As with outings and events for children, there are additional considerations for a group taking adults with additional needs, such as learning difficulties or mental health needs, on outings or overnight events:

  • A risk assessment must be carried out beforehand.
  • Planning for the trip should consider specific medical, physical and support needs of each group member, bearing in mind that there may be people in the group who have individual care needs that will have to be met (including personal care).
  • Adults at risk should be included in the planning of trips and events.
  • Consideration should be given to the suitability and accessibility of the venue and accommodation, travel time and mode of transport, and the affordability of the event.
  • Adults at risk should be given all the information about the trip beforehand so that they know where they are going, how long it will take to get there and what type of activities they will be taking part in.
  • There should be a minimum of two leaders with each group; the individual needs of those attending may determine the additional number of people required.

Sleeping Arrangements

Consideration should be given to the individual needs of those staying overnight. If there is a need for personal care or additional support during the night, it would be better that the person’s usual caregiver also attends the event and therefore shares a room with them.

Personal Care

It is not appropriate for church workers to perform personal care for adults at risk unless this is their usual task (i.e. if they have come along to help generally, but also have a caring role for a member of the group, they can provide personal care for that person).


Leaders should consider the mobility needs of the group when deciding on activities or events. For example, if members of the group have difficulty walking, then including a walking tour around a town may be inaccessible to some who are attending. If you have members of the group who use wheelchairs then consideration needs to be given as to whether you have sufficient workers to support those who may need pushing.


It is the responsibility of the workers to always know the whereabouts of every person in the group; this may include monitoring access on and off the site.
General safety rules will be applied as appropriate and advice sought from the event organiser / venue about the fire evacuation procedures. A copy of the event / venue risk assessment should be included with the group leader’s risk assessment.

Consent and Medical Information

It is important to recognise that adults at risk are mostly able to give consent for their own involvement in activities, inclusion in photographs and medical treatment. However, in some situations the question of capacity may arise. The guidelines clearly state that an adult at risk should have a say in their care and any arrangements made for them, however, there may be occasions when you need to involve others in decision making. In these situations, seek advice from the DPS with regard to who should be involved.

A medical consent form should be completed by each member of the group and held by the leader.
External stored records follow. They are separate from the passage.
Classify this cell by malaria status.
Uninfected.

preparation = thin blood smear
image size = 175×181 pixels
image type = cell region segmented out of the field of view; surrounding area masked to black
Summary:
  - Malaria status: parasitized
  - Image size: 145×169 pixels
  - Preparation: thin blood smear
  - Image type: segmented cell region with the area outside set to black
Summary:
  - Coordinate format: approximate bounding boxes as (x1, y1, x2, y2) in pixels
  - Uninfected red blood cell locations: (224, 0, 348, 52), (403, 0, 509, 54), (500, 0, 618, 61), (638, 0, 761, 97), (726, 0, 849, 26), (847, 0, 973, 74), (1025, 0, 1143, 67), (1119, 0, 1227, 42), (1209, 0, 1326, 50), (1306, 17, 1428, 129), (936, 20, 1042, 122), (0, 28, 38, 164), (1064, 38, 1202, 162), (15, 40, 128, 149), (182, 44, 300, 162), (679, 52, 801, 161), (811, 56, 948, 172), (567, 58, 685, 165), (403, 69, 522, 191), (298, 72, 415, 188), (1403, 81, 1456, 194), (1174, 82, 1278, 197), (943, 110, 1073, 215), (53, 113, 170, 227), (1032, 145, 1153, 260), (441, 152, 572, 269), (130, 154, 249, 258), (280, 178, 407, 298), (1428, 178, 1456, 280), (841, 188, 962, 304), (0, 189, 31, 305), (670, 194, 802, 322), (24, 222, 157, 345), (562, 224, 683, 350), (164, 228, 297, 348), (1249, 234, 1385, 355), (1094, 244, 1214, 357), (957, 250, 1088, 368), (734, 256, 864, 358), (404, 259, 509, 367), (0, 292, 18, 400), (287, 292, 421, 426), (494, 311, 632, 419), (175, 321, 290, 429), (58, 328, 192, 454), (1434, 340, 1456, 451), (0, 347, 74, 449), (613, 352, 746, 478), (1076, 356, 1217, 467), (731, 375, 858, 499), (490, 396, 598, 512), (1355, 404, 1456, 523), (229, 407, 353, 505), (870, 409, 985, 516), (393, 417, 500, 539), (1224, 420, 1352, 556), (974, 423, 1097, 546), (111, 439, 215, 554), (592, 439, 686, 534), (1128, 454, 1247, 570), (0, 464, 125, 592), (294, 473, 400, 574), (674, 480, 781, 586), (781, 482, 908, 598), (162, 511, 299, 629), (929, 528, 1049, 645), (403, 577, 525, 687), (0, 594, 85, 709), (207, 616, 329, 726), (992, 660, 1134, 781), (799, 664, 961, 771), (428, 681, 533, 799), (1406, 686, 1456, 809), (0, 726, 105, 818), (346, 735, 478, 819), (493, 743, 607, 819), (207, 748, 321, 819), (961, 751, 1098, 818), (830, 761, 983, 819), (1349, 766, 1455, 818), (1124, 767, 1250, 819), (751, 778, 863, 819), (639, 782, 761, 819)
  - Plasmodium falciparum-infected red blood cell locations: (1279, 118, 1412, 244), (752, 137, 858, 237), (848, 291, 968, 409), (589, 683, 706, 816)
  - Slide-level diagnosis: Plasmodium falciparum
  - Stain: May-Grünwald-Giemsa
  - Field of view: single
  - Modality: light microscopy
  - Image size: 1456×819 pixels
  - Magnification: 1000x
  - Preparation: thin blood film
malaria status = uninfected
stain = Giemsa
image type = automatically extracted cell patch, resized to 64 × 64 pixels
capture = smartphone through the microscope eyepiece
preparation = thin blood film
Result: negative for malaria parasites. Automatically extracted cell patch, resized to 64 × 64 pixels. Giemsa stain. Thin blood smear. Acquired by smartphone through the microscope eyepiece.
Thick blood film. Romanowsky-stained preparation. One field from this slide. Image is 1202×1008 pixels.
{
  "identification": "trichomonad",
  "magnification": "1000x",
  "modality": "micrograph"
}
This will include any health concerns, emergency contact information and contact details for their GP. This will allow emergency medical personnel to have access to information should the need arise.

Holding and Dispensing of Medication

Church workers should never agree to hold or dispense medication for those on an event. If someone is unable to manage their own medication then consideration should be given as to whether their usual carer could attend with them or whether they will not be able to attend the event.